“Çok uyumak kaçmaktır, uyuyamamaksa yakalanmak.” diyor Freud. Tamamen insanın kafasının içinde olan bitenlerle alakalı değil midir aslında bu? Hiçbir olayı umursamak istemiyorsa, düşünmüyorsa uyumaz mı insan, tüm dünyadan kaçarcasına? Veya çok düşünüyorsa, kafasını sürekli yoruyorsa bir şeye, uyuyabilir mi rahatça? Yakalanmıştır bir kere, kaptırmıştır kendini olaylara.
Uykuyu insanın günlük hayattan kaçış hakkı olarak tanımlamak doğru olacaktır. Tüm günün yorgunluğu, stresi üzerine insanı yenileyen, deşarj eden bir mola durağı gibi. Sınırlı kotaya sahip bir mola durağı… Bu kotayı dolduran, üstüne bir de hayli aşan insanlar görüyoruz etrafımızda. Rahatça bu kişilerin hayatlarındaki birtakım şeylerden daha az etkilenmek, daha az sorumluluk almak için uğraştıklarını söyleyemez miyiz? Gece kafalarını yastığa koyduklarında kulaklarında çınlayacak bir harf bile yoktur. Çünkü kaçmışlardır onlar, kendilerini yormamışlardır. Hepimiz yapmışızdır bunu zamanında, vurdumduymazlığımızın, üşengeçliğimizin, yorulmuşluğumuzun üzerine. Fakat uzun süreçte çok uyumak kişiliğimizi de etkilemez mi? Bunlara alışkın hale getirip kendimizi yepyeni bir insan bedeninde bulmamızı sağlamaz mı çok uyumak?
Uyuyamamak da ayrı bir sorunu insanın. Tabii ki düşünmek, kafa yormak, hayat mücadelesinden kaçınmamak kötü bir şey değil. Fakat bunu fazla kaçırdığımızda, günlük molamızı yeterince randımanlı kullanamıyoruz. Sonucunda ise bir sonraki güne daha verimsiz başlıyoruz. Yani kendimizi belirli şeylere fazla kaptırmak bizi kısır döngüye sürükleyerek yıpratıyor. Yine geniş çerçeveden bakınca bizi daha olumsuz, daha paranoyak biri haline getiriyor.
Ne kaçmayı başarmak, ne de yakalanmak… Uyumak ya da uyumamak… Hiçbiri bizi olduğumuzdan daha iyi bir noktaya götürmeyecekse, belki de en iyi seçeneğimiz dengeyi tutturmaktır. Ne kendimizi hiç yormamak, ne de zarar verecek ölçüde kendimizi hırpalamak…

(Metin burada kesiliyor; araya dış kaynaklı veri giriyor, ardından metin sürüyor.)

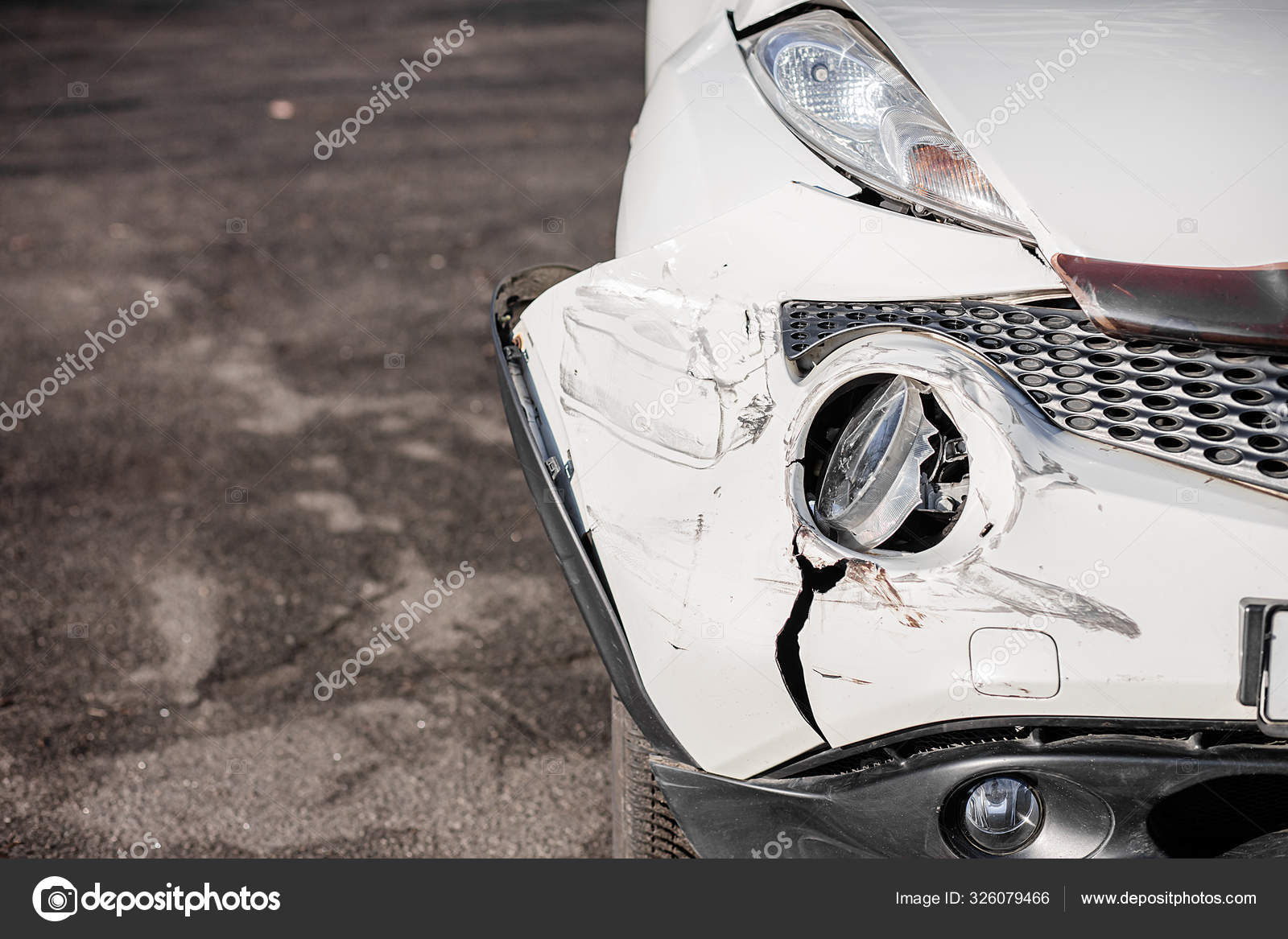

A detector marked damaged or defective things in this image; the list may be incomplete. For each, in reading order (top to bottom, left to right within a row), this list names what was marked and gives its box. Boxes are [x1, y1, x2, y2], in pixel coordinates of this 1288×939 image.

shattered headlight lens [747, 10, 1025, 238]
broken headlight housing [747, 10, 1025, 238]
cracked asphalt [0, 0, 644, 855]
broken headlight housing [803, 373, 968, 548]
damaged car front end [489, 0, 1288, 855]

Tümdengelim yapacak olursak, çok uyuyan insanların aslında daha az şey düşünerek daha az şey bildikleri çıkarımını yapabiliriz. Bir şey bilmeden huzurluca uyumak, bir nevi cahil mutluluğu olarak adlandırdığımız şey… Aynı evde yaşayan bir anneyle çocuğunu düşünün. Çocuk, olan bitenden habersiz sonraki gün uyanıp kreşe gideceğinden emin bir şekilde gözlerini kapatıp şıp diye uyuyabilirken yanındaki annesinin kafasındaki kreşe yetişme stresi, sabah hazırlayacağı yemek kaygısı, çocuğuna giydireceği kıyafet vs. bir türlü uyuyamaması da bu duruma güzel bir örnek.

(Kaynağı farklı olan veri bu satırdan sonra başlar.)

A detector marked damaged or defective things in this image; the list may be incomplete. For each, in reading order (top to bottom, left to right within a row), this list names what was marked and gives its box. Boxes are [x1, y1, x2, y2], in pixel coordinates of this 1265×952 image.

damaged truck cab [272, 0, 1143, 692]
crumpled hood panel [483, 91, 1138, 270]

Çok bilen, çok sorumluluk alan kişilerse genelde uyuyamayan kesim olurlar. Tıpkı yeni bir buluş yapmak üzere olan bir bilim insanının yattığında gözünün önüne projesiyle ilgili olumlu olumsuz düşüncelerin sıralanması ve onu uyutmamasındaki gibi. Olaylara buradan baktığımızda ise uyumamak, yakalanmak geleceğimiz için daha güzel bir yol açacakmış gibi duruyor. Yine de her şeyin fazlası zarar mantığıyla yola çıkarak dengeli davranmanın en doğrusu olacağını anlayabiliriz.

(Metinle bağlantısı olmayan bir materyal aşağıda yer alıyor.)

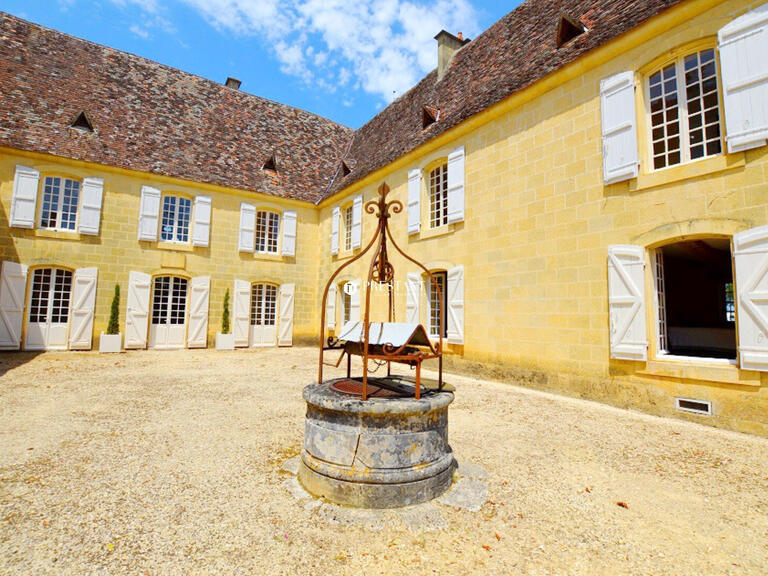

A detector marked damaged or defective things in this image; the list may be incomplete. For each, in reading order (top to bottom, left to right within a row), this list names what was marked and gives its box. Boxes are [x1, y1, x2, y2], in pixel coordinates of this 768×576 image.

rusty iron frame [318, 182, 444, 398]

Sonuç olarak, içimizde tuttuğumuz en küçük bir duygu, kafamızın köşesindeki en küçük bir bilgi bile bizi düşünmeye sevk edecek, bizi onunla ilgilenmeye itecektir. Öyleyse Gorki’nin söylediği gibi şu çıkarımı yapabiliriz: “Ne kadar az bilirsen o kadar iyi uyursun.”